NYS Nursing Home Medicaid Case Mix Webinar (July 7, 2021)

Questions and Answers

  • Webinar is also available in Portable Document Format (PDF)

Q: Will the presentation that was made on July 7, 2021 be available?

YES, the Department has posted the presentation slide deck and will be posting webinar to the Health Commerce System (HCS) and to the DOH Nursing Home Rate Setting website

Q: Can you explain how the Case Mix Index (CMI) will be calculated?

Example for Facility CMI Calculation

  1. Resident 1 - 1.07
  2. Resident 1 - 1.13
  3. Resident 1 - 0.88
  4. Resident 2 - 1.01
  5. Resident 2 - 1.71
  6. RUG total is 1.07+1.13+0.88+1.01+1.71=5.8
  7. Facility-Specific CMI is 5.8 / 5 = 1.16
  8. Note that all residents included in this calculation are Medicaid eligible, as this sets the Medicaid rate.

Q: What are the examples resulting in default scores?

With the change to an ALL DATA scoring methodology from a census-date-driven methodology, default scores should be eliminated.

Q: If a Nursing Home is reviewing MDS data on the HCS and needs to complete the review over multiple days, will the NH be able to return to the file at a later time to complete?

A: Yes, you are be able to save your changes and continue later.

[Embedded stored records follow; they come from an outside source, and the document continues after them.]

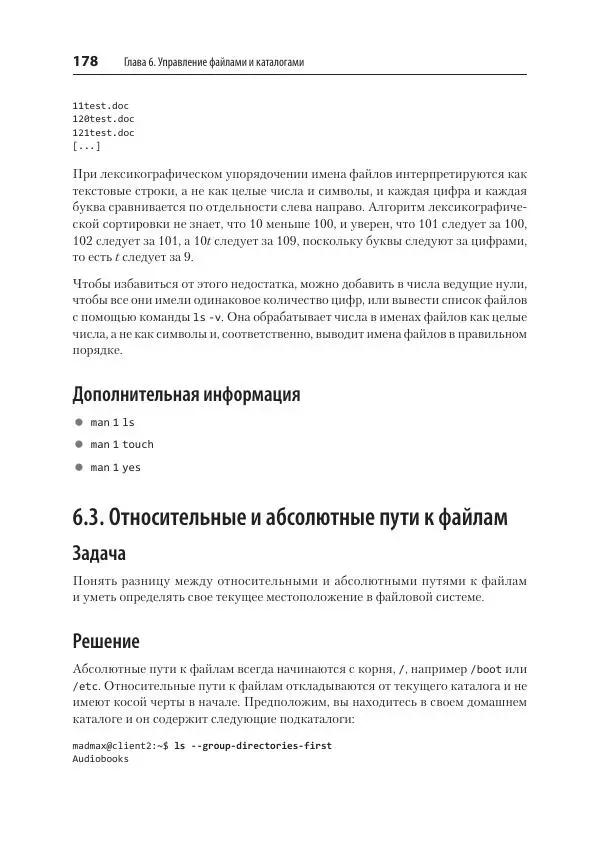 Карла Шрёдер - Linux. Книга рецептов - Страница № 178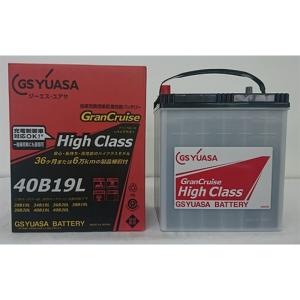 グランクルーズ GSユアサ カーバッテリー GST-40B19L 車用バッテリー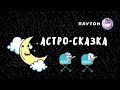 Астро-сказка про "Луну и её дочерей. Лилит и Селену"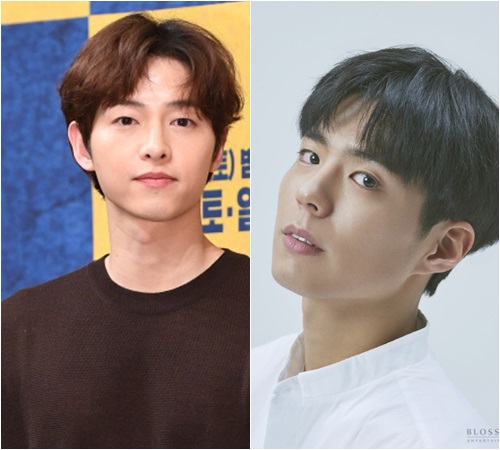 송중기 박보검 측 "허위사실 유포, 27일부로 법적 대응 시작…선처 없어"(전문)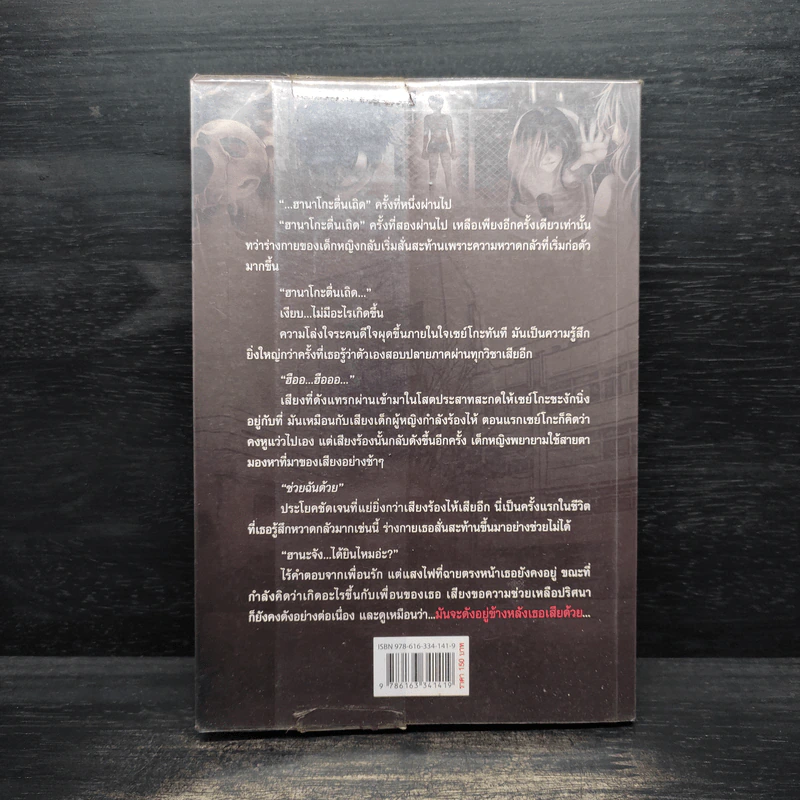 7 สยองในโรงเรียน - Snake Russell (สเน็ค รัสเซล) รูปที่ 2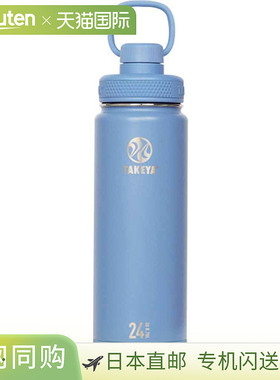 日本直邮Takeya Flask Active Line II 0.7L 蓝色石 tay-700576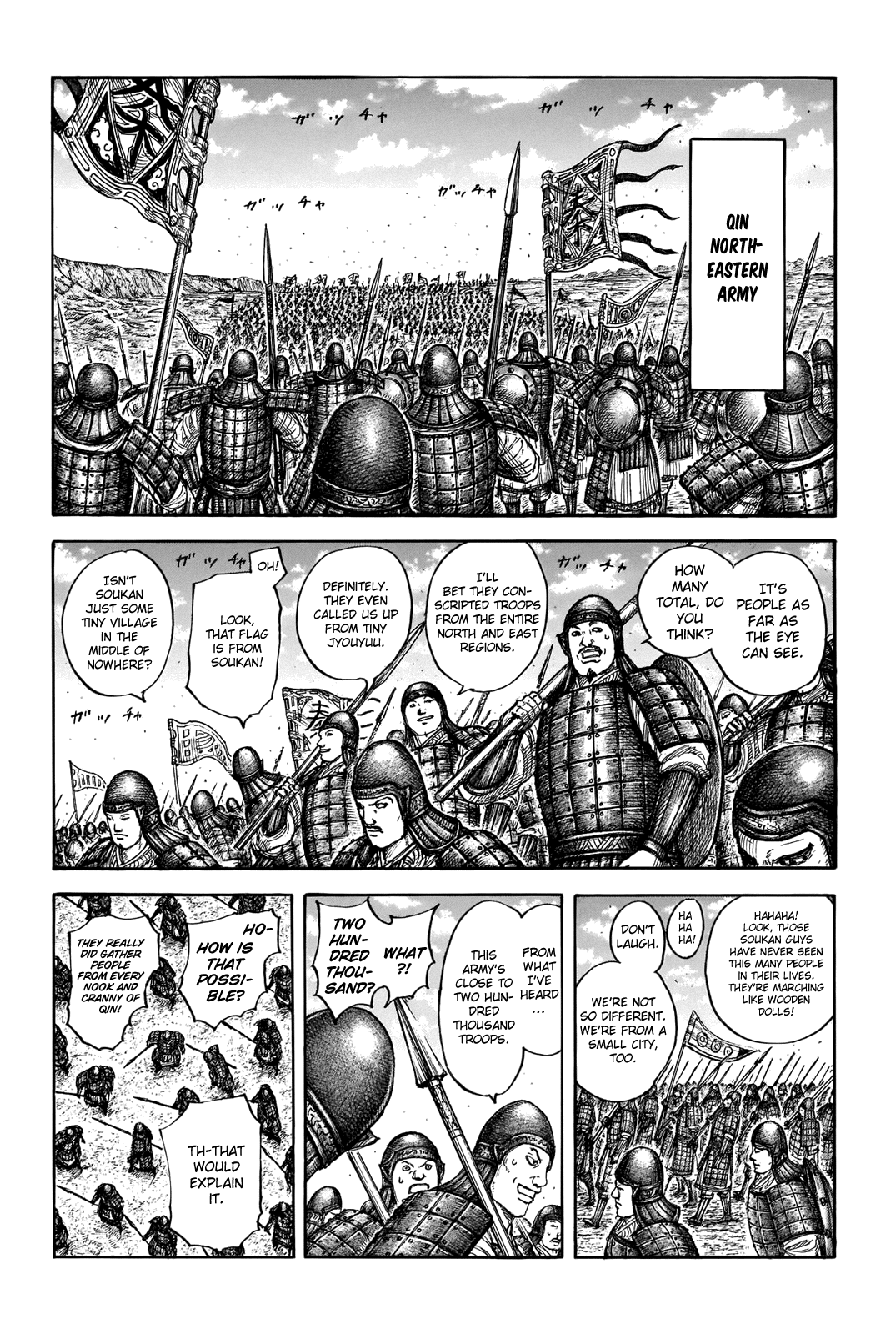 Kingdom Chapter 710 - Page 4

Q: How should a Nursing Home submit certifications?

Certifications should be emailed to BRHCRMDS@health.ny.govor uploaded through the HCS.

Q: On what date is the owner/administrator’s notarized signature on the certification required? Can it be prior to the submission?

Notarization is the official fraud-deterrent process that assures the parties of a transaction that a document is authentic and can be trusted. It is a three-part process, performed by a Notary Public, that includes of vetting, certifying and record-keeping. If the information is not known at the time of signing it cannot be notarized.

Q: Who can sign the certification?

An owner or administrator, who has authority to sign/attest for the Nursing Home should sign the certification.

Q: Will the department continue to review rates twice a year and therefore you will go through this process twice a year for a 6-month period of assessments?

Current statute and regulation require two case mix adjustments per year.

Q: What assessments will be used to calculate the CMI?

All assessments will be used, but only those with a MEDICAID payor will be used for reimbursement. All valid / scoreable Minimum Data Set (MDS) data filed during the period under examination will be used, including Medicare Part A.

Q: Is there an extension period for admissions admitted in the last week of March?

A: No. DOH will use only those assessments (also referred to as "books") already submitted to CMS, with an ARD between 10/1/2020 and 3/31/2021.

Q: Does the 92 day look-back and 13 day look forward still exist?

When DOH was employing a ‘census date’ approach to MDS collection it was important that DOH looked forward as well as back from the census date to ensure capture of the appropriate data. In the absence of a census data methodology, the look forward/back from a census date is eliminated, as ALL records filed during the 10/1/2020-3/31/2021 period will be used.

Q: If a resident is discharged prior to 3/31, or if a Nursing Home makes changes to the assessment, does the assessment count?

DOH will use all assessment data filed from 10/01/20 - 03/31/21. A subsequent discharge will not change the previously filed data. If changes are made prior to the 3/31/21 end of the period, they would also be included.

Q: If a resident was admitted on 3/31/21 and have an MDS with ARD of 4/6, will that resident be included?

The extraction will cover 10/01/20  - 03/31/21; all data filed and accepted by CMS during that period will be used. An ARD if 04/06/2021 falls outside of the data capture and would notbe used.

Q: What if I make a modification on an MDS, do you count both scores, or just the final modified MDS.

The modification will overwrite the originaldata in the CMS database, therefore only the final score would be available and used.

Q: If an assessment that was submitted does not appear in the file, what should we do?

DOH will be extracting directly from CMS, and that will remain the source of all extracted data, so if data is not captured at CMS, it will not be included within the analysis.

Q: Can a provider update payer source?

Providers have had, and will continue to have, the ability to update payer source on the HCS when reviewing the census. Please keep in mind that all payer responses, whether on the MDS, filed in Section S, or updated on the HCS, are subject to review by the NYS Office of the Medicaid Inspector General.

Q: If a payer change assessment was not completed for a resident who was originally Medicare but became Medicaid in the 6-month window, are they just not counted in the average?

Facilities will have the ability to update the payer response as has been the norm under the census-driven collections.